Gold, Golden, Gilded, Glittering: The Unexpected Double History of Bannking and the Art World
In 2007, with financial markets ballooning on every side, the artist Damien Hirst cast a real human skull in platinum, encrusted the cast with 8,601 diamonds that might or might not have come from “conflict-conscious” sources, and called his construction For the Love of God. Images of the macabre object circulated with incredible speed, and there was cheery debate about whether the accomplishment of the work was in the realm of aesthetics or that of the market, whether what mattered were the artist’s choices or the fact that the piece had lived up to its announced intention to be “the most expensive piece of art by a living artist” and had sold for $100 million. Two years later, with financial markets imploding on every side, it was reported that the work had in fact been sold to a holding company that turned out to consist of Hirst’s gallerist, his business manager, his friend the Russian billionaire art collector Viktor Pinchuk, and Hirst himself. There were then those who, staring at their own newly empty stock portfolios, found in the title apt expression of their feelings.

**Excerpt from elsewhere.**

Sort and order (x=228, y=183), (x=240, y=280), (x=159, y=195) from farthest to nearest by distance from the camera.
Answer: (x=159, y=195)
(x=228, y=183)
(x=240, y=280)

The work itself, with its diamond-laden eye sockets and its original inhabitant’s grinning teeth, seems unperturbed by any hollowness of value in the financial or art markets. It does not matter to this cynical epitome of our glittering age whether it was made for the love of anything but more zeroes.
Still, museum curators have found in Hirst’s skull and title connections to earlier eras of artistic creation. The Rijksmuseum, in Amsterdam, showed the skull among works of the Dutch golden age. In 2010, in Paris, the Musée Maillol displayed it among works that grapple with mortality. This past summer, the skull was part of a Hirst retrospective at the Tate Modern, in London. These exhibitions evoked the long tradition of including skulls in vanitas paintings, before which a viewer is meant to consider how little time we have. Hirst’s mocking of this time-honored tradition seems superficial and acquisitive to me, but he is not only far and away the richest living artist, he is also a tremendously popular one, and one whose art provokes thoughtful discussion. The curators of the Rijksmuseum mounted a wonderful website of the talking heads of viewers responding to the Hirst work, which make it clear that the skull is indeed understood by museumgoers as an important representation of our times. But to my mind, what the work represents, specifically, is not our artistic, or not only our artistic, but our financial life. As Blake Gopnik pointed out in theWashington Post at the time the skull was unveiled, it’s the purchase of the work that is the work. Sale at outlandish price, just as was true at Lehman Brothers, is what defines and confers the value.